VOTRE OBJECTIF:
Pouvez-vous continuer le texte sur les Unités éducatives du millénaire en Équateur à partir de l'endroit où il s'arrête ?

TEXTE SOURCE:
+++

Camille Paillet, coordinatrice de projet de Développement à Couleurs d'avenir, diplômée de l'IEP de Grenoble

Songe d’éducation en Equateur

En 2008, une nouvelle constitution est adoptée par voie de référendum en Equateur, celle de la « Révolution Citoyenne ». Pour Rafael Correa, président de l’Equateur élu en 2006, elle est un outil destiné à construire un nouveau pays, « une patrie souveraine, digne, juste, sans misère, sans chômage, sans discrimination ». La même année, dans sa volonté de construire un pays moderne, il  fait ériger la première Unité éducative du millénaire (UEM), pour offrir à des centaines d’élèves du primaire et du secondaire une éducation de qualité, dans un pays où près 50% de la population vit sous le seuil de pauvreté. Le songe d’une éducation publique pour tous dans une nation naissante est né.

Selon le gouvernement, ces Unités Educatives du Millénaire sont des institutions publiques expérimentales fondées sur des concepts techniques, pédagogiques et administratifs novateurs. Elles symbolisent la politique éducative volontariste du gouvernement en proposant une nouvelle éducation publique, basée sur une excellence éducative, dans les zones défavorisées rurales ou semi-rurales du pays. Elles sont dotées de moyens impressionnants : enseignants diplômés, salles de classes équipées d’ordinateurs, de microscopes, d’instruments de musique, de tableaux électroniques,… (1)

+++

DONNÉES:
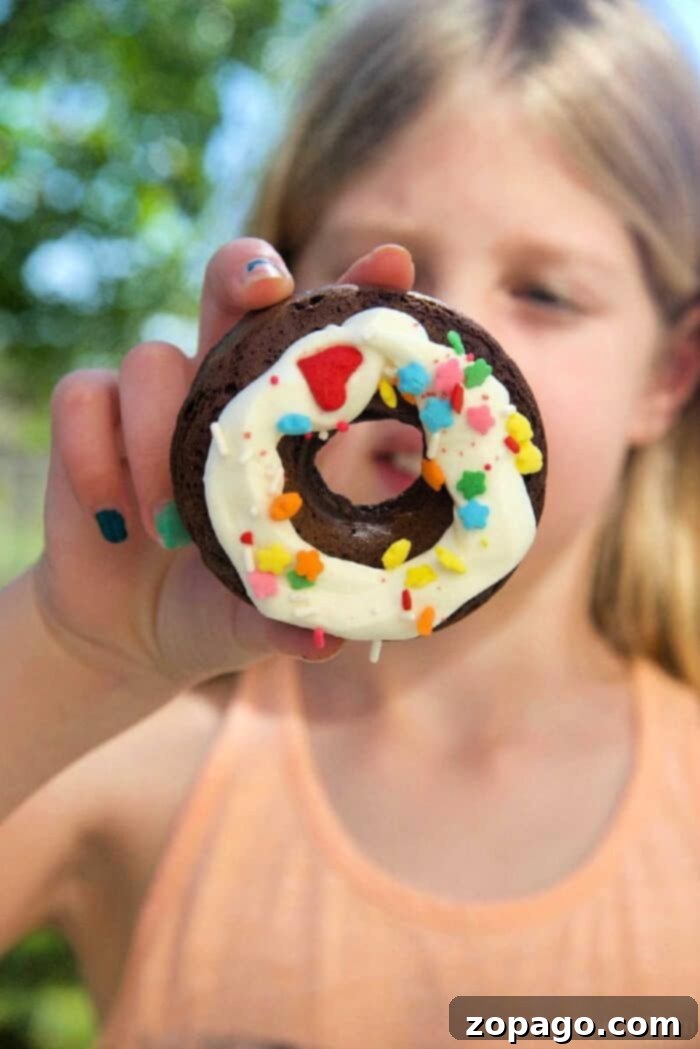Cake mix donuts are so easy to make using any flavor of boxed cake mix you want! It's an easy baking project with your kids. #cakemix #donuts #doughnuts #dessert #bakingwithkids #dessert #breakfast Delicious chocolate cake mix donuts topped with glaze and sprinkles, fresh from the oven, an easy baking project with kids.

+++

RÉPONSE:
En 2011, j’ai réalisé un stage de fin d’études à Quito, au sein de Grupo Faro, une ONG équatorienne qui développe des programmes d’évaluation et implémentation des politiques publiques, notamment éducatives via le programme Educiudadania. Celle-ci a installé son Observatoire Citoyen de l’Education de Turubamba, quartier pauvre et nouvellement urbain du Sud de la Ville, dans l’Unité Educative du Milénaire « Bicentenario », une des premières construites dans le pays. J’ai ainsi pu découvrir la réalité d’une UEM. L’Observatoire Citoyen de l’Education est chargé de l’organisation du circuit éducatif de Turubamba, un réseau constitué de 15 établissements scolaires de la zone (dont l’UEM), j’ai pu aussi découvrir la réalité des établissements scolaires de la zone.

Ce circuit éducatif vise à favoriser à Turubamba l’accès au système éducatif des enfants et adolescents de la zone et améliorer la qualité de l’enseignement en mutualisant les expériences de chacun. En fait, beaucoup des petites écoles de la zone manquent cruellement de moyens pour organiser l’éducation de leurs élèves : enseignants peu qualifiés,  nombre limité de tables et de chaises, de cahiers et de crayons, salles de classe de fortune parfois sans vitres... La réalité quotidienne contraste fortement avec la vision de l’UEM.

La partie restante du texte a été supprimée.